For Somalia and Ethiopia, this is the worst locust outbreak in 25 years — for Kenya, the worst outbreak in 75 years.

How will desert locusts impact hunger?

According to the UN’s Food and Agriculture Organization (FAO), 20.2 million people currently face severe acute food insecurity in Ethiopia, Kenya, Somalia, South Sudan, Uganda and Tanzania – a number that could grow exponentially due to the combined impacts of the COVID-19 pandemic and the desert locust infestation.

Desert locusts eat everything green and destroy crops and pasture that farming and herding families depend on. Their appetite is voracious – a swarm the size of Los Angeles can eat as much food in a day as the entire population of Kenya. During plague periods, according to FAO, desert locusts can “affect 20% of the Earth's land, more than 65 of the world's poorest countries, and potentially damage the livelihoods of one tenth of the world's population.”

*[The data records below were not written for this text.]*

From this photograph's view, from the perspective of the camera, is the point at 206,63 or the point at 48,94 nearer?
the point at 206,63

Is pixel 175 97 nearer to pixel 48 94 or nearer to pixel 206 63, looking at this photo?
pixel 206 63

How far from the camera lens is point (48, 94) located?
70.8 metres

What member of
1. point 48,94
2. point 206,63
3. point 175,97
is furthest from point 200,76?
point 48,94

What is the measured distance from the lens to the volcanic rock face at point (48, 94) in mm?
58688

In Ethiopia alone, early assessments showed that desert locusts have caused the destruction of nearly 800 square miles of cropland and more than 5,000 square miles of pasturelands, as well as the loss of more than 350,000 metric tons of cereal – resulting in 1 million people in need of food aid. The World Bank estimates that locust-related losses, including damage to crops, livestock, and other assets, could add up to as much as $8.5 billion for the East Africa region and Yemen.

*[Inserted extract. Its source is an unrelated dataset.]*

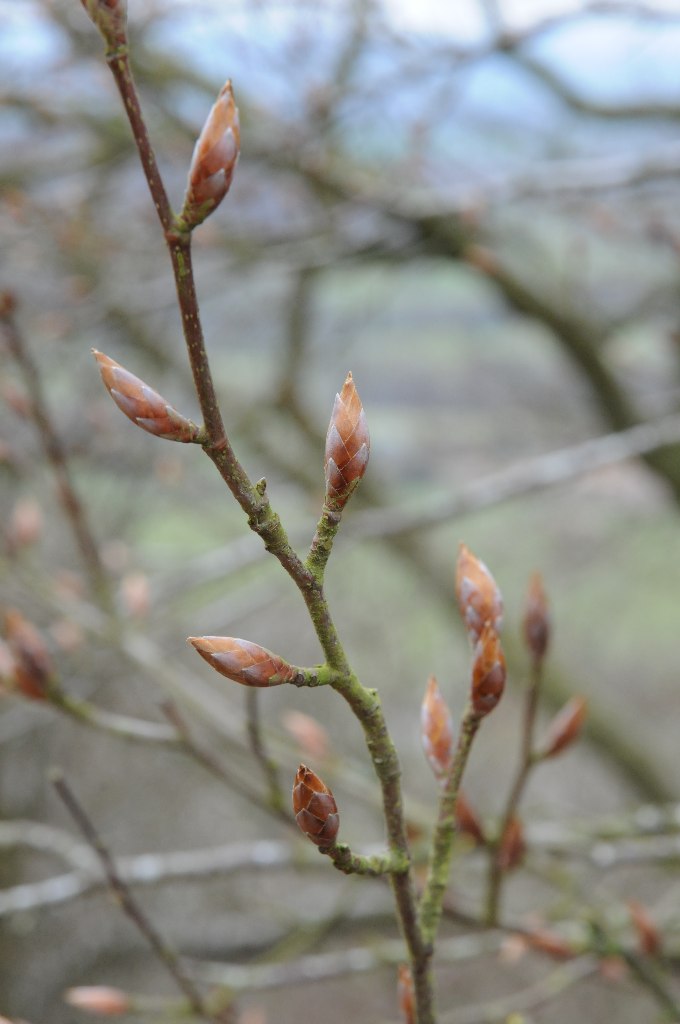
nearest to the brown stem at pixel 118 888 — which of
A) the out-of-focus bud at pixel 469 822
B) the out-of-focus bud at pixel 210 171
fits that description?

How do you prevent the spread of the locusts? How has the COVID-19 pandemic impacted the efforts to contain them?

Communities in East Africa face multiple threats: desert locusts, COVID-19, conflicts, floods, pests and disease. Just this week, more than 105,000 people were affected by heavy rains and flash floods in Somalia. Combined together, these crises are displacing families and driving more of the most vulnerable people into poverty and hunger.

To combat the desert locusts, FAO works with local and national governments to spray pesticides both on the ground and aerially where it is safe to do so. The travel restrictions and lockdowns put in place to stop the spread of COVID-19 delayed supplies and spraying, but FAO has still managed to put locust control measures in place across more than 1,400 square miles of land in 10 countries. According to their preliminary assessments, they project that these efforts have saved 720,000 tons of cereal – enough to feed nearly five million people for a year.

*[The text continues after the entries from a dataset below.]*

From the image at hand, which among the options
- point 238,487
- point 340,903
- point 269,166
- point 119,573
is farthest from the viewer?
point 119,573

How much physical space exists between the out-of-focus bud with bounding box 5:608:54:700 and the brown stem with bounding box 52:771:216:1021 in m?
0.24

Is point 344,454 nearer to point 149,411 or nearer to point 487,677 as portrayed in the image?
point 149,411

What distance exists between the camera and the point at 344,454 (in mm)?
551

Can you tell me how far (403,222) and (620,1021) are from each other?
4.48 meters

However, with desert locusts in the midst of their second breeding cycle, there is still much work to be done to rid communities across East Africa, the Middle East, and beyond from these pests and to support to livelihood recovery among the vulnerable populations.

What is Action Against Hunger doing to help communities?

With help from our supporters, the private sector, and other donors, Action Against Hunger provides immediate relief for families suffering from hunger – including helping them deal with the impacts of the locusts, COVID-19, and other crises they face in addition to treating malnutrition. Recently, our teams launched a desert locust response in the Oromia region of Ethiopia targeting 586 households for five months to meet immediate food needs as desert locusts had damaged their crops and pasture land. In Somalia, we addressed the effects of desert locusts and Covid-19 disruptions through provision of unconditional cash transfers to 5,402 households in the Hudur and Elbarde districts.

We’re also helping farmers and fishermen with trainings, agricultural and fishing inputs, supporting women to save and earn more income through savings and loans groups, and helping chronically food insecure people to maintain their livelihoods with cash-for-work and cash-for-assets projects.